→ WRITTEN EXERCISE: Show each line of the items below that contains the word "blurred". Case counts, so uppercase and lowercase letters are treated as different.

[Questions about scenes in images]

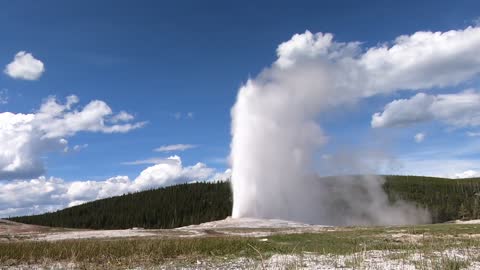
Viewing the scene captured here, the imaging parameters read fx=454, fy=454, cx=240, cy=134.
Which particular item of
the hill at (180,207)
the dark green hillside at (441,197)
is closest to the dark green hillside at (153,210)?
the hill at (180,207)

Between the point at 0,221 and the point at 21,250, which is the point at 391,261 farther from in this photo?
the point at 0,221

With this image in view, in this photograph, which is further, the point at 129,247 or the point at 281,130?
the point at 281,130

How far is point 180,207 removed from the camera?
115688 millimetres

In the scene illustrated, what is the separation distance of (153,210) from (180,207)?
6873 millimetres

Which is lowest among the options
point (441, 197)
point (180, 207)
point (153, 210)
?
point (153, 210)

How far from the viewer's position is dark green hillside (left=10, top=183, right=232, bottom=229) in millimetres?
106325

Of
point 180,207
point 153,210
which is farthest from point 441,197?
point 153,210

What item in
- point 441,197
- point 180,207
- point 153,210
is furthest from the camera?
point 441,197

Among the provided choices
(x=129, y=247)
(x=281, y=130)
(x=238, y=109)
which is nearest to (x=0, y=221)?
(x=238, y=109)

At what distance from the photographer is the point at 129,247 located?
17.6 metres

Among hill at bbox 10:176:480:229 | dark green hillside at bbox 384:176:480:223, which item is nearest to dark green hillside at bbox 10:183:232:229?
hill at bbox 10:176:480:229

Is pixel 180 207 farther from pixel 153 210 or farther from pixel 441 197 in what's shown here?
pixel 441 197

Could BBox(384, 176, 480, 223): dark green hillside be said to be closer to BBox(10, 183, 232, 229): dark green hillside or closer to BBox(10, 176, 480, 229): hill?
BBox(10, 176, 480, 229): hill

...

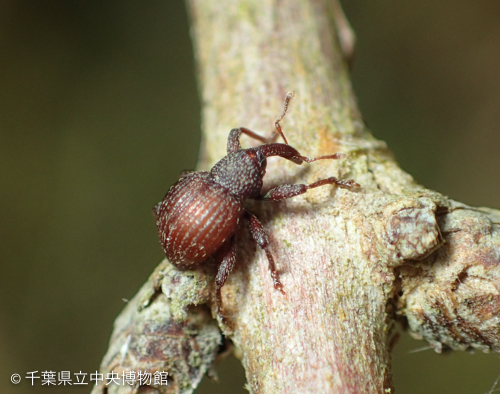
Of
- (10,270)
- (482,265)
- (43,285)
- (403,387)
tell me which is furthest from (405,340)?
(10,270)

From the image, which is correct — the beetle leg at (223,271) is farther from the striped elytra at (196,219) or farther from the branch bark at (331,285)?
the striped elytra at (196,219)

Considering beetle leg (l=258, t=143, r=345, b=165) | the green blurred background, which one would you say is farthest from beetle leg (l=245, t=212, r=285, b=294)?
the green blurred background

→ FINISHED EXERCISE:
Considering beetle leg (l=258, t=143, r=345, b=165) | the green blurred background, which one would you say is farthest from beetle leg (l=245, t=212, r=285, b=294)?
the green blurred background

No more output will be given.